Ces chiffres reflètent une amélioration de la qualité des données nationales désormais plus représentatives, qui proviennent aussi d’un nombre plus important de pays que les années précédentes. Selon la directrice générale de l’OMS, Margaret Chan, « il est urgent de repérer, de prévenir et de traiter la tuberculose chez les personnes vivant avec le VIH et de soumettre à un test de dépistage du VIH tous les malades de la tuberculose afin d’assurer la prévention, le traitement et les soins ». Le Dr Chan préconise pour cela que les pays « adoptent des programmes de collaboration plus étroite et disposent de systèmes de santé plus solides permettant de lutter contre les deux maladies ».

Le rapport fait toutefois apparaître une forte progression du dépistage du VIH chez les personnes sous traitement antituberculeux, surtout en Afrique. Alors qu’en 2004, 4 % seulement des malades tuberculeux de cette région du monde avaient été soumis à un test de dépistage du VIH, en 2007 ils étaient 37 %, et même plus de 75 % dans plusieurs pays. En raison du dépistage plus fréquent du VIH, davantage de malades de la tuberculose reçoivent un traitement approprié bien qu’ils ne représentent toujours qu’une petite partie de tous ceux qui en auraient besoin.

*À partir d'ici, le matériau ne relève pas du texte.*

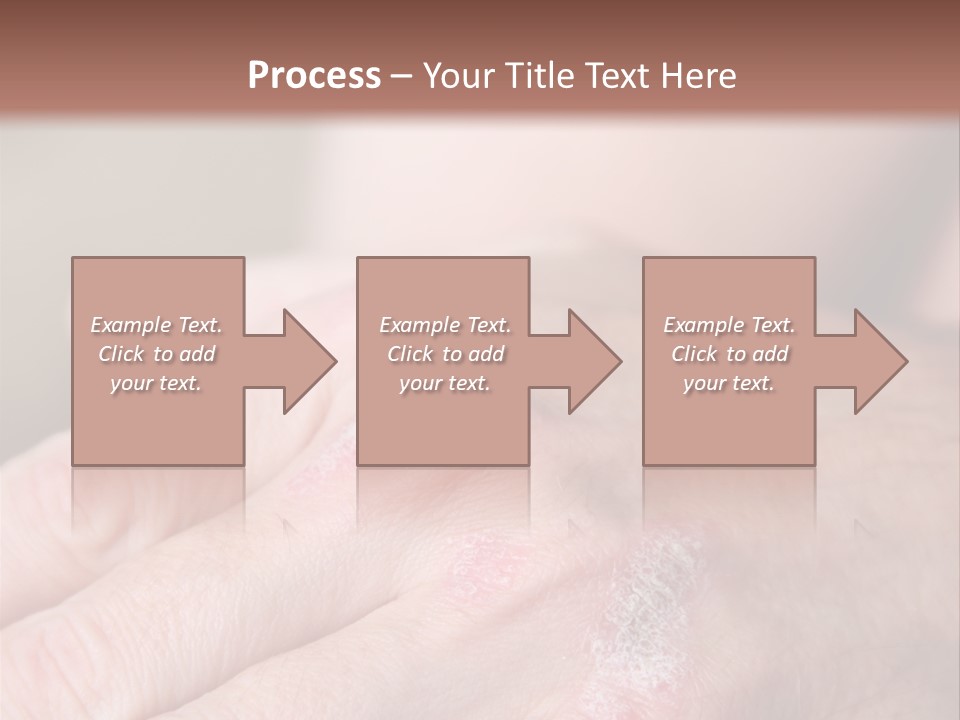 Process – Your Title Text Here

Example Text. Click to add your text.

Example Text. Click to add your text.

Example Text. Click to add your text.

En 2007, selon l’OMS, 200 000 malades de la tuberculose VIH-positifs ont reçu un traitement au cotrimoxazole pour éviter les infections opportunistes et 100 000 un traitement antirétroviral. Pour le directeur exécutif de l’Onusida, Michel Sidibe, « le fait d’associer les services contre le VIH et la tuberculose permet de sauver des vies ». La co-infection tuberculose/VIH et les formes pharmacorésistantes de la tuberculose constituent les principaux défis, souligne le rapport 2009.

En 2007, on estimait à 500 000 le nombre de personnes atteintes d’une tuberculose multirésistante (tuberculose MR), mais moins de 1 % d’entre elles recevaient un traitement fondé sur les normes recommandées par l’OMS. Dans la perspective des buts fixés pour 2009 par le Plan mondial « Halte à la tuberculose », note le rapport, le déficit de financement dans les 94 pays regroupant 93 % du nombre total mondial de cas de tuberculose est passé à quelque 1,5 milliard de dollars.

Un financement complet de ce plan permettrait d’atteindre l’objectif d’une diminution de moitié de la prévalence et des décès par tuberculose en 2015 comparativement à 1990. « Nous avons fait des progrès remarquables contre la tuberculose et contre le VIH ces dernières années.

Mais la tuberculose entraîne plus de décès chez les personnes vivant avec le VIH que n’importe quelle autre maladie », constate le Dr Michel Kazatchkine, directeur exécutif du Fonds mondial de lutte contre le Sida, la tuberculose et le paludisme. « La crise financière ne doit pas faire échouer le Plan mondial Halte à la tuberculose. C’est maintenant qu’il faut accroître le financement pour des interventions efficaces de prévention, de traitement et de soins dans le monde entier. »

Le rapport 2009 était rendu public à l’occasion de la Journée mondiale de la tuberculose et du troisième forum des partenaires Halte à la tuberculose, qui réunit 1 500 participants à Rio de Janeiro, au Brésil.